In 1907, President Theodore Roosevelt stated,

We are prone to speak of the resources of this country as inexhaustible; this is not so. The mineral wealth of the country, the coal, iron, oil, gas, and the like does not reproduce itself, and therefore is certain to be exhausted ultimately; and wastefulness in dealing with it today means that our descendants will feel the exhaustion a generation or two before they otherwise would.

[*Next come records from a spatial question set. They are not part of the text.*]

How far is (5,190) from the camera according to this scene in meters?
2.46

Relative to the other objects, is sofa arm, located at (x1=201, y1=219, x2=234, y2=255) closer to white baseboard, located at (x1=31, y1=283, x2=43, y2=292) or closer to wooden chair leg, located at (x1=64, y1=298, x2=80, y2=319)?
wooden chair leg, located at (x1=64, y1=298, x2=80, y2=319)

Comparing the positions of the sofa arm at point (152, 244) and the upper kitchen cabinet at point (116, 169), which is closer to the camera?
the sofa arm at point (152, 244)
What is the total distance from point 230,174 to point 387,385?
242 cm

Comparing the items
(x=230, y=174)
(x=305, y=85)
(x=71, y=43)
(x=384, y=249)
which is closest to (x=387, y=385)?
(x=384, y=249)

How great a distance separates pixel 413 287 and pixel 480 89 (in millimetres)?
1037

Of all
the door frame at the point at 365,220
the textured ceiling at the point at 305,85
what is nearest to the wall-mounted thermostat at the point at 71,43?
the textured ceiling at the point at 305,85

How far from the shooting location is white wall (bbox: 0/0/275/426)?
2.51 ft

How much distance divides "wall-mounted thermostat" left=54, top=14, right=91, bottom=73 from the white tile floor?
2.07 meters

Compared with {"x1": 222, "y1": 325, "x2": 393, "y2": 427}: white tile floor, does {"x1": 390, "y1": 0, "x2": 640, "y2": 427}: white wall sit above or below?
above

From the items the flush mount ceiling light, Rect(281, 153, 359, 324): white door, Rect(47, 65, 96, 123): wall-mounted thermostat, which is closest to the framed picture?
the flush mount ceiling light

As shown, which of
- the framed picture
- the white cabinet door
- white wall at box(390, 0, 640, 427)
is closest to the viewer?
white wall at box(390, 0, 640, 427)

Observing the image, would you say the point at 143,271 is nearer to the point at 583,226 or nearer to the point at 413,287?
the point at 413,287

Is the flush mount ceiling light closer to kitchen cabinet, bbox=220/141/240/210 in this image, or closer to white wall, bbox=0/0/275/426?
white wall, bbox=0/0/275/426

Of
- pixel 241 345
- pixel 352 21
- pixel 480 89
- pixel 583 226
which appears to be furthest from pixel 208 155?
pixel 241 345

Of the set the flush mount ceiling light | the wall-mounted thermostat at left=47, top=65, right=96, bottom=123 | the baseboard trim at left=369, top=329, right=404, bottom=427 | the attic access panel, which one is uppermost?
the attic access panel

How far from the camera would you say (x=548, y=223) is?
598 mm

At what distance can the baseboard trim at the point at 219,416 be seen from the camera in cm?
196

During Roosevelt's presidency, 148 million acres were set aside as national forest lands and more than 80 million acres of mineral lands were withdrawn from public sale.

Government Reform

A Republican governor in Wisconsin, Robert LaFollette, put into effect the "Wisconsin idea," which provided a model for reformers across the nation. It provided for direct primaries to select party nominees for public office and for a railroad commission to regulate railroad rates. The model also presented tax reform, opposition to political bosses, and the initiative and recall, devices to give the people more direct control over government.

Labor Relations

In 1902, President Theodore Roosevelt became the first president to intervene on the side of workers in a labor dispute. He threatened to use the army to run the coal mines unless mine owners agreed to arbitrate the strike. The president handpicked a commission to mediate the settlement.

Medical Education

Abraham Flexner's 1910 study of American medical colleges transformed the training of doctors. His report led to the closing of second-rate medical schools and to sweeping changes in medical curricula and teaching methods.

Philanthropy

John D. Rockefeller revolutionized philanthropy by setting up a foundation staffed by experts to evaluate proposals and support programs to solve critical public problems. His foundation and others funded social surveys--systematic, non-partisan examination of subjects by experts.

Radical Trade Unionism

"One Big Union for All" was the goal of the radical labor leaders and Socialists who met in Chicago in 1905. This group also formed the International Workers of the World (IWW). Rejecting the approach of the American Federation of Labor, which only admitted skilled craft workers to its ranks, the IWW opened its membership to any wage earner regardless of occupation, race, creed, or sex.

Socialism

A new political party, the American Socialist Party, was founded in 1901. At its peak in 1912, the party had 118,000 members. The largest socialist newspaper, The Appeal of Reason, published in Girard, Kansas, had a weekly circulation of 761,000. In the 1912 election, Socialist presidential candidate Eugene Debs received 800,000 votes; Socialists captured 1,200 political offices, including the mayors of 79 cities.

Trust-Busting

In 1902, President Roosevelt instructed his attorney general to file suit against Northern Securities, a railroad holding company, and the Beef Trust in Chicago, for illegal constraint of trade. The U.S. Supreme Court ultimately ruled on the government's behalf.